Information:
--- START ---

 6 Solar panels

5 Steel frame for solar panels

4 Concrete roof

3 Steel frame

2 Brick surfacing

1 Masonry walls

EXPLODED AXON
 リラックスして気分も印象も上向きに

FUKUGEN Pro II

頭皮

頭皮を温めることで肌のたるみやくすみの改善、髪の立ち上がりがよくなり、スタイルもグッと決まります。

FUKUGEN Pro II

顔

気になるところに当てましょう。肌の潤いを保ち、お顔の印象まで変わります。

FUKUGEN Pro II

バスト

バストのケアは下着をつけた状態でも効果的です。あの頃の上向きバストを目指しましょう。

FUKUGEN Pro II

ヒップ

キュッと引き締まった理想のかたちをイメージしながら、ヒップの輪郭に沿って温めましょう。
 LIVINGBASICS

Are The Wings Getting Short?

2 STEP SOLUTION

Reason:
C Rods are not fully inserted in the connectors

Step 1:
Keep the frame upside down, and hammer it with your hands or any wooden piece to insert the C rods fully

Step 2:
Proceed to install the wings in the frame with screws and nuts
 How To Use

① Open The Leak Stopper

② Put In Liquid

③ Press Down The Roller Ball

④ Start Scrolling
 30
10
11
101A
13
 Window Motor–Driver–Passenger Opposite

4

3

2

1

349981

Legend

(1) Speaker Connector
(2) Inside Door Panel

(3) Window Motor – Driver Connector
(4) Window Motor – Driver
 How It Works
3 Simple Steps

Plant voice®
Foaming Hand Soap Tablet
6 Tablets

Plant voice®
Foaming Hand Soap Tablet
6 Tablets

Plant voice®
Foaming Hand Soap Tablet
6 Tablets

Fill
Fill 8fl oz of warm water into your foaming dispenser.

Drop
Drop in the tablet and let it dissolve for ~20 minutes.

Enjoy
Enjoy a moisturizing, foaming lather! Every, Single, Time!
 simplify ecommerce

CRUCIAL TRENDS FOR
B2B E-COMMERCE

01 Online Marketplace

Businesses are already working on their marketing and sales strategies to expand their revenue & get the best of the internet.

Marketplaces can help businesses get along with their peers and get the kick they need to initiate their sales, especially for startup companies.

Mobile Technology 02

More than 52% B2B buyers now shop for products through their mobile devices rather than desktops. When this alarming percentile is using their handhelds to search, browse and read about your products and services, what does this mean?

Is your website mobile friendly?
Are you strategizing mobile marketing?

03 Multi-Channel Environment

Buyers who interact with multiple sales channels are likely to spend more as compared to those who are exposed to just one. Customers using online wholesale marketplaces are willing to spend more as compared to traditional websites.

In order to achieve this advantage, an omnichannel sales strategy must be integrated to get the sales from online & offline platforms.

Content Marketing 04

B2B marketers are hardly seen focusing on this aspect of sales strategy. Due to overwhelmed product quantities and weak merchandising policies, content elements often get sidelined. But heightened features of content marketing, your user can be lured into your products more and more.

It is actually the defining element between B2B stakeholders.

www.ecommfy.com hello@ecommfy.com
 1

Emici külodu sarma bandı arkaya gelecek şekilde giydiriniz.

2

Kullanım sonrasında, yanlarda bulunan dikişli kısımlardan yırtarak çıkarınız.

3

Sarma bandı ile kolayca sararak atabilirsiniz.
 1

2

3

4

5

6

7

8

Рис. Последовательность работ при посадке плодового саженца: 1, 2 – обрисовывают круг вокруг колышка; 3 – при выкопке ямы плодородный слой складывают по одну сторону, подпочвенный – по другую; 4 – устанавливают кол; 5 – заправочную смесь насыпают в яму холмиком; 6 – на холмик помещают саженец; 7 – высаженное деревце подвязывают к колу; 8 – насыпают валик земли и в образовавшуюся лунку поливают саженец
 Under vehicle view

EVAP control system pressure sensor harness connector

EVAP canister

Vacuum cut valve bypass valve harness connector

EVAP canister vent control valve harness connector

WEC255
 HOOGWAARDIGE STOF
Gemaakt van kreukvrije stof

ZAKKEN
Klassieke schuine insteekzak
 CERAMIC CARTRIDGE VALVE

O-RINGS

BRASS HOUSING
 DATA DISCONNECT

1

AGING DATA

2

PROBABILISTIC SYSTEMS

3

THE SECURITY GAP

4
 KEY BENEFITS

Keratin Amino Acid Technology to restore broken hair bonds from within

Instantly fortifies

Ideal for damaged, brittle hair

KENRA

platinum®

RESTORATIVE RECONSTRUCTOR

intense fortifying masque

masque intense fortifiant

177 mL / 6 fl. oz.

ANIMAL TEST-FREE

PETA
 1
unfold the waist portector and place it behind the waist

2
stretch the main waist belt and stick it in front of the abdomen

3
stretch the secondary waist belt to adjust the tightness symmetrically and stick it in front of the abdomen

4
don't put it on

--- END ---

What to produce:
Reproduce the material above without altering a single character.

Written answer:
 6 Solar panels

5 Steel frame for solar panels

4 Concrete roof

3 Steel frame

2 Brick surfacing

1 Masonry walls

EXPLODED AXON
 リラックスして気分も印象も上向きに

FUKUGEN Pro II

頭皮

頭皮を温めることで肌のたるみやくすみの改善、髪の立ち上がりがよくなり、スタイルもグッと決まります。

FUKUGEN Pro II

顔

気になるところに当てましょう。肌の潤いを保ち、お顔の印象まで変わります。

FUKUGEN Pro II

バスト

バストのケアは下着をつけた状態でも効果的です。あの頃の上向きバストを目指しましょう。

FUKUGEN Pro II

ヒップ

キュッと引き締まった理想のかたちをイメージしながら、ヒップの輪郭に沿って温めましょう。
 LIVINGBASICS

Are The Wings Getting Short?

2 STEP SOLUTION

Reason:
C Rods are not fully inserted in the connectors

Step 1:
Keep the frame upside down, and hammer it with your hands or any wooden piece to insert the C rods fully

Step 2:
Proceed to install the wings in the frame with screws and nuts
 How To Use

① Open The Leak Stopper

② Put In Liquid

③ Press Down The Roller Ball

④ Start Scrolling
 30
10
11
101A
13
 Window Motor–Driver–Passenger Opposite

4

3

2

1

349981

Legend

(1) Speaker Connector
(2) Inside Door Panel

(3) Window Motor – Driver Connector
(4) Window Motor – Driver
 How It Works
3 Simple Steps

Plant voice®
Foaming Hand Soap Tablet
6 Tablets

Plant voice®
Foaming Hand Soap Tablet
6 Tablets

Plant voice®
Foaming Hand Soap Tablet
6 Tablets

Fill
Fill 8fl oz of warm water into your foaming dispenser.

Drop
Drop in the tablet and let it dissolve for ~20 minutes.

Enjoy
Enjoy a moisturizing, foaming lather! Every, Single, Time!
 simplify ecommerce

CRUCIAL TRENDS FOR
B2B E-COMMERCE

01 Online Marketplace

Businesses are already working on their marketing and sales strategies to expand their revenue & get the best of the internet.

Marketplaces can help businesses get along with their peers and get the kick they need to initiate their sales, especially for startup companies.

Mobile Technology 02

More than 52% B2B buyers now shop for products through their mobile devices rather than desktops. When this alarming percentile is using their handhelds to search, browse and read about your products and services, what does this mean?

Is your website mobile friendly?
Are you strategizing mobile marketing?

03 Multi-Channel Environment

Buyers who interact with multiple sales channels are likely to spend more as compared to those who are exposed to just one. Customers using online wholesale marketplaces are willing to spend more as compared to traditional websites.

In order to achieve this advantage, an omnichannel sales strategy must be integrated to get the sales from online & offline platforms.

Content Marketing 04

B2B marketers are hardly seen focusing on this aspect of sales strategy. Due to overwhelmed product quantities and weak merchandising policies, content elements often get sidelined. But heightened features of content marketing, your user can be lured into your products more and more.

It is actually the defining element between B2B stakeholders.

www.ecommfy.com hello@ecommfy.com
 1

Emici külodu sarma bandı arkaya gelecek şekilde giydiriniz.

2

Kullanım sonrasında, yanlarda bulunan dikişli kısımlardan yırtarak çıkarınız.

3

Sarma bandı ile kolayca sararak atabilirsiniz.
 1

2

3

4

5

6

7

8

Рис. Последовательность работ при посадке плодового саженца: 1, 2 – обрисовывают круг вокруг колышка; 3 – при выкопке ямы плодородный слой складывают по одну сторону, подпочвенный – по другую; 4 – устанавливают кол; 5 – заправочную смесь насыпают в яму холмиком; 6 – на холмик помещают саженец; 7 – высаженное деревце подвязывают к колу; 8 – насыпают валик земли и в образовавшуюся лунку поливают саженец
 Under vehicle view

EVAP control system pressure sensor harness connector

EVAP canister

Vacuum cut valve bypass valve harness connector

EVAP canister vent control valve harness connector

WEC255
 HOOGWAARDIGE STOF
Gemaakt van kreukvrije stof

ZAKKEN
Klassieke schuine insteekzak
 CERAMIC CARTRIDGE VALVE

O-RINGS

BRASS HOUSING
 DATA DISCONNECT

1

AGING DATA

2

PROBABILISTIC SYSTEMS

3

THE SECURITY GAP

4
 KEY BENEFITS

Keratin Amino Acid Technology to restore broken hair bonds from within

Instantly fortifies

Ideal for damaged, brittle hair

KENRA

platinum®

RESTORATIVE RECONSTRUCTOR

intense fortifying masque

masque intense fortifiant

177 mL / 6 fl. oz.

ANIMAL TEST-FREE

PETA
 1
unfold the waist portector and place it behind the waist

2
stretch the main waist belt and stick it in front of the abdomen

3
stretch the secondary waist belt to adjust the tightness symmetrically and stick it in front of the abdomen

4
don't put it on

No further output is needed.